Introduction The mortality associated with weekend admission to hospital (the ‘weekend effect’) has for many years been attributed to deficiencies in quality of hospital care, often assumed to be due to suboptimal senior medical staffing at weekends. This protocol describes a case note review to determine whether there are differences in care quality for emergency admissions (EAs) to hospital at weekends compared with weekdays, and whether the difference has reduced over time as health policies have changed to promote 7-day services.
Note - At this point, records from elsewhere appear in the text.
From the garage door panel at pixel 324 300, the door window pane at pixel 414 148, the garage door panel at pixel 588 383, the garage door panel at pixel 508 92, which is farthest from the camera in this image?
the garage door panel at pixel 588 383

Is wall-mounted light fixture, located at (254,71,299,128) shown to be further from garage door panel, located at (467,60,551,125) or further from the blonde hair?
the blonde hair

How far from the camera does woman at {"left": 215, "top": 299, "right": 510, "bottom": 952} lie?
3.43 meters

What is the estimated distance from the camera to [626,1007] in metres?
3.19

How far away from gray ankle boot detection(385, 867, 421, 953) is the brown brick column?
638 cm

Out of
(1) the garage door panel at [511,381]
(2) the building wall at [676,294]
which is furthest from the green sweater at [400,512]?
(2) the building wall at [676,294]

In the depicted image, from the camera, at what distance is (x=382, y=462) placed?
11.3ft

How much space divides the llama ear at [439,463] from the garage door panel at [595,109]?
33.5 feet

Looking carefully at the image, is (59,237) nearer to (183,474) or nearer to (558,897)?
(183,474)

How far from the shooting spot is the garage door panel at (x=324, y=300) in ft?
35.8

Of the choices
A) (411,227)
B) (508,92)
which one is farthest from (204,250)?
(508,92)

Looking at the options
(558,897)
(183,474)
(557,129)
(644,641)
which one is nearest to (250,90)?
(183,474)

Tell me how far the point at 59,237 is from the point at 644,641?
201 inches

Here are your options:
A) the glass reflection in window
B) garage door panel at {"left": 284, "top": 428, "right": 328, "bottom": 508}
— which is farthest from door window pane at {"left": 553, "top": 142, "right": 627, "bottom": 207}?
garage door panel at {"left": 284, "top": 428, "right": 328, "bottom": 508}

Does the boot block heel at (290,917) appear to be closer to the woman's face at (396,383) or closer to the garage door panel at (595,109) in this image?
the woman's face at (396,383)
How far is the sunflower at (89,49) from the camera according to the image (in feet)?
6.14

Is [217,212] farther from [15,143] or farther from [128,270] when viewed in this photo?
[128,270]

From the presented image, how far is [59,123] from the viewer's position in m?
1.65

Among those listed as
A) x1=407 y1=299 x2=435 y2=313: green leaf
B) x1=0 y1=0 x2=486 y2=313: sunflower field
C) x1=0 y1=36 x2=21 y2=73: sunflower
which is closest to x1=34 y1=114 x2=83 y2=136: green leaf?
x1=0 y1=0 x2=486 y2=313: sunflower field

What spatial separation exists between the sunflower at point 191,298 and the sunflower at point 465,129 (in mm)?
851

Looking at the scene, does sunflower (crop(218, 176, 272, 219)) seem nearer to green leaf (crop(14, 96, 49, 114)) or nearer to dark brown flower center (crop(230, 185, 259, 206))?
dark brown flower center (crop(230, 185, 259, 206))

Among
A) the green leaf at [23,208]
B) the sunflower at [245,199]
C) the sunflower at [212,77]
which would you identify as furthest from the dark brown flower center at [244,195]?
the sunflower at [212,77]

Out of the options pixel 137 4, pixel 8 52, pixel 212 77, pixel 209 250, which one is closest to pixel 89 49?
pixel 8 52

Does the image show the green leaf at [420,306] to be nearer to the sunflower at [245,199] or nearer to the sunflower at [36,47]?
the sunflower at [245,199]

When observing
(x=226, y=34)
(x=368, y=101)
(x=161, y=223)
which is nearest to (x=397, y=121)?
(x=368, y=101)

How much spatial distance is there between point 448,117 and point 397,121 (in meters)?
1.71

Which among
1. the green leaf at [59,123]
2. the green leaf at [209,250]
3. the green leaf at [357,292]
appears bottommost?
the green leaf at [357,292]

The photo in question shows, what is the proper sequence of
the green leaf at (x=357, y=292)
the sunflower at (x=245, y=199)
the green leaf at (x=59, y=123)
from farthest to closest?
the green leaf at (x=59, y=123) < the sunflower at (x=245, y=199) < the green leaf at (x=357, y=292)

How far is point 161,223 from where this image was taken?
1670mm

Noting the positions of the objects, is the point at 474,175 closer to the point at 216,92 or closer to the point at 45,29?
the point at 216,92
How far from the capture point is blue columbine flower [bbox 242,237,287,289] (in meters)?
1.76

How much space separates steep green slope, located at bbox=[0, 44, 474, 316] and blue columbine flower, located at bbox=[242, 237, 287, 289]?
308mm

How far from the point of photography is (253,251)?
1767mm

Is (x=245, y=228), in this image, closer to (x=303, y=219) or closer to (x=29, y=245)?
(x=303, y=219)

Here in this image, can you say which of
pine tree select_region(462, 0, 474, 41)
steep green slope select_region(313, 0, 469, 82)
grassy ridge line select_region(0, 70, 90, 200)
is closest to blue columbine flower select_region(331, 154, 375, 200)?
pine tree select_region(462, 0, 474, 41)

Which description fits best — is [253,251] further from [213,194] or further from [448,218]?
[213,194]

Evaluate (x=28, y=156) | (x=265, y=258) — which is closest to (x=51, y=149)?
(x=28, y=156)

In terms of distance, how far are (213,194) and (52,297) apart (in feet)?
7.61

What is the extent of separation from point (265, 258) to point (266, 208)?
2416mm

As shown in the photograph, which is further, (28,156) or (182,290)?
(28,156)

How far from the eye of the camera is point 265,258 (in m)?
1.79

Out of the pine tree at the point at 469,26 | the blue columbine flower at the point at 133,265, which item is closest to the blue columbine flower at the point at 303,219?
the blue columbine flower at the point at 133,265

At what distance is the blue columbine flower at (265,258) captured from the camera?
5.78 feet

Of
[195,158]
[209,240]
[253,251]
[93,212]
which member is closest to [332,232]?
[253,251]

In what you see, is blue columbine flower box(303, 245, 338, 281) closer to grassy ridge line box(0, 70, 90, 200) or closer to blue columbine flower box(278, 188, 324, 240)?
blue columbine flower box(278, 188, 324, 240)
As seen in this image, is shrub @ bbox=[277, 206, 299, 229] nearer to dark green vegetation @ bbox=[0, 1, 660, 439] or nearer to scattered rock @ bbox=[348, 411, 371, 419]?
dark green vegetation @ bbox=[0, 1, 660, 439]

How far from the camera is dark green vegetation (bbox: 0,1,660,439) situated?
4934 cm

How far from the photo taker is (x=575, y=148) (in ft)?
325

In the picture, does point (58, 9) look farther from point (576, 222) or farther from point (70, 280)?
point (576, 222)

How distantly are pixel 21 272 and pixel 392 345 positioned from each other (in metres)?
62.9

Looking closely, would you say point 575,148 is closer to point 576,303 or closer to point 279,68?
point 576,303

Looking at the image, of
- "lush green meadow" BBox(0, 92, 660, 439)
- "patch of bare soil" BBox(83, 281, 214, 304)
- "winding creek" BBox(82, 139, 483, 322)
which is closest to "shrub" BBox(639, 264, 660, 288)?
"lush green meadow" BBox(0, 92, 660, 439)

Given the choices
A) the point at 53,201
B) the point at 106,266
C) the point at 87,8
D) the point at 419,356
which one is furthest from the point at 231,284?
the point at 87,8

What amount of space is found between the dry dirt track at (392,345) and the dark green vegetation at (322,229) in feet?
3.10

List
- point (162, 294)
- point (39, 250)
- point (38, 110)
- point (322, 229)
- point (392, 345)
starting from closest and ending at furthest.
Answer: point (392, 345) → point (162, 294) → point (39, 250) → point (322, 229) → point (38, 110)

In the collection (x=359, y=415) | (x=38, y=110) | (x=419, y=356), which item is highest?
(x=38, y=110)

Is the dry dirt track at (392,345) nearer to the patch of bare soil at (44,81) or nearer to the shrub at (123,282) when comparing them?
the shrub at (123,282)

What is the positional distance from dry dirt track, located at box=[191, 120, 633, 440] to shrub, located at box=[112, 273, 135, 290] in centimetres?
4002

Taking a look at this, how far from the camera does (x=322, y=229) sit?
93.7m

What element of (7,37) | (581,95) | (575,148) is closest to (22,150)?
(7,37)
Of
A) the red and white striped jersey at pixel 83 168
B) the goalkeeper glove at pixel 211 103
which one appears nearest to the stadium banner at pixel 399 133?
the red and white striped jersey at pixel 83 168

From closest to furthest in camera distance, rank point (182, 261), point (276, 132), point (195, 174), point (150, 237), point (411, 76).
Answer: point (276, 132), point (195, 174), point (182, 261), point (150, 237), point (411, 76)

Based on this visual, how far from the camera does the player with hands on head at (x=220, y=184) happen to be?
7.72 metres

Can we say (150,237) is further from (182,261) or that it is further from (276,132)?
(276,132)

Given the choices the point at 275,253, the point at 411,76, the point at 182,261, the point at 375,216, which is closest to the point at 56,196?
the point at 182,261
Methods and analysis Cross-sectional two-epoch case record review of 20 acute hospital Trusts in England. Anonymised case records of 4000 EAs to hospital, 2000 at weekends and 2000 on weekdays, covering two epochs (financial years 2012–2013 and 2016–2017). Admissions will be randomly selected across the whole of each epoch from Trust electronic patient records. Following training, structured implicit case reviews will be conducted by consultants or senior registrars (senior residents) in acute medical specialities (60 case records per reviewer), and limited to the first 7 days following hospital admission. The co-primary outcomes are the weekend:weekday admission ratio of errors per case record, and a global assessment of care quality on a Likert scale. Error rates will be analysed using mixed effects logistic regression models, and care quality using ordinal regression methods. Secondary outcomes include error typology, error-related adverse events and any correlation between error rates and staffing. The data will also be used to inform a parallel health economics analysis.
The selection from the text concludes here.